A followup question...our "planned" A&E visit is on Day 2 (of a 7 Day-ticket). Three members in my party want to do A&E while the other three are going to do Space Mountain, then all six of us want to do the 7DMT ride afterwards. 

When my 60-day FP window opens would you recommend getting the FPs in this order:

1) 3 FPs for A&E Day 2 (MK)

2) 6 FPs for 7DMT Day 2 (MK)

3) All FPs for Day 7 (MK)

4) All FPs for Day 6 (MK)

5) All FPs for Day 5 (EP)

6) All FPs for Day 4 (AK FPs in AM for 3 party members & DHS FPs in PM for other 3 members)

7) All FPs for Day 3 (DHS)

8) Space Mountain FPs for Day 2 (MK) - same time as A&E

9) Last of three FPs for Day 2 (MK)

10) All FPs for Day 1 (EP)


----------



## Cluelyss

njitgrad said:


> A followup question...our "planned" A&E visit is on Day 2 (of a 7 Day-ticket).
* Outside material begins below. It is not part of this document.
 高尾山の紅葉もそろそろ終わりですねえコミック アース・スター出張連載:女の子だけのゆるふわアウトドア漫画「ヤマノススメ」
Three members in my party want to do A&E while the other three are going to do Space Mountain, then all six of us want to do the 7DMT ride afterwards.  When my 60-day FP window opens would you recommend getting the FPs in this order:  1) 3 FPs for A&E Day 2 (MK)  2) 6 FPs for 7DMT Day 2 (MK)  3) All FPs for Day 7 (MK)  4) All FPs for Day 6 (MK)  5) All FPs for Day 5 (EP)  6) All FPs for Day 4 (AK FPs in AM for 3 party members & DHS FPs in PM for other 3 members)  7) All FPs for Day 3 (DHS)  8) Space Mountain FPs for Day 2 (MK) - same time as A&E  9) Last of three FPs for Day 2 (MK)  10) All FPs for Day 1 (EP)


You have to schedule by day (all 3 at once). So yes, I would definitely recommend scheduling your A&E day first, and since you have other MK days planned, you may need to be flexible on the day (day 2 may have no availability. When I went in October, day 6 of my trip was the earliest I found any openings for A&E at my 60 day mark.) Since the other FPs will be the same, I'd recommend trying to schedule them together, then move those members of your party that do not want to meet A&E to something else. Only break up your party if you cannot find A&E for everyone, as it will make scheduling the rest of your FPs much easier. Also, do not give up hope if you cannot find A&E immediately. Keep searching, and search for overlapping singles if you are unsuccessful finding them in a group. Good luck!!


----------



## hiroMYhero

njitgrad said:


> A followup question...our "planned" A&E visit is on Day 2 (of a 7 Day-ticket). Three members in my party want to do A&E while the other three are going to do Space Mountain, then all six of us want to do the 7DMT ride afterwards.
> 
> When my 60-day FP window opens would you recommend getting the FPs in this order:
> 
> 1) 3 FPs for A&E Day 2 (MK)
> 
> 2) 6 FPs for 7DMT Day 2 (MK)
> 
> 3) All FPs for Day 7 (MK)
> 
> 4) All FPs for Day 6 (MK)
> 
> 5) All FPs for Day 5 (EP)
> 
> 6) All FPs for Day 4 (AK FPs in AM for 3 party members & DHS FPs in PM for other 3 members)
> 
> 7) All FPs for Day 3 (DHS)
> 
> 8) Space Mountain FPs for Day 2 (MK) - same time as A&E
> 
> 9) Last of three FPs for Day 2 (MK)
> 
> 10) All FPs for Day 1 (EP)



You will need to select and confirm for a Full Day (Day 2) before you move on to another day.


----------



## Cluelyss

njitgrad said:


> A followup question...our "planned" A&E visit is on Day 2 (of a 7 Day-ticket). Three members in my party want to do A&E while the other three are going to do Space Mountain, then all six of us want to do the 7DMT ride afterwards.  When my 60-day FP window opens would you recommend getting the FPs in this order:  1) 3 FPs for A&E Day 2 (MK)  2) 6 FPs for 7DMT Day 2 (MK)  3) All FPs for Day 7 (MK)  4) All FPs for Day 6 (MK)  5) All FPs for Day 5 (EP)  6) All FPs for Day 4 (AK FPs in AM for 3 party members & DHS FPs in PM for other 3 members)  7) All FPs for Day 3 (DHS)  8) Space Mountain FPs for Day 2 (MK) - same time as A&E  9) Last of three FPs for Day 2 (MK)  10) All FPs for Day 1 (EP)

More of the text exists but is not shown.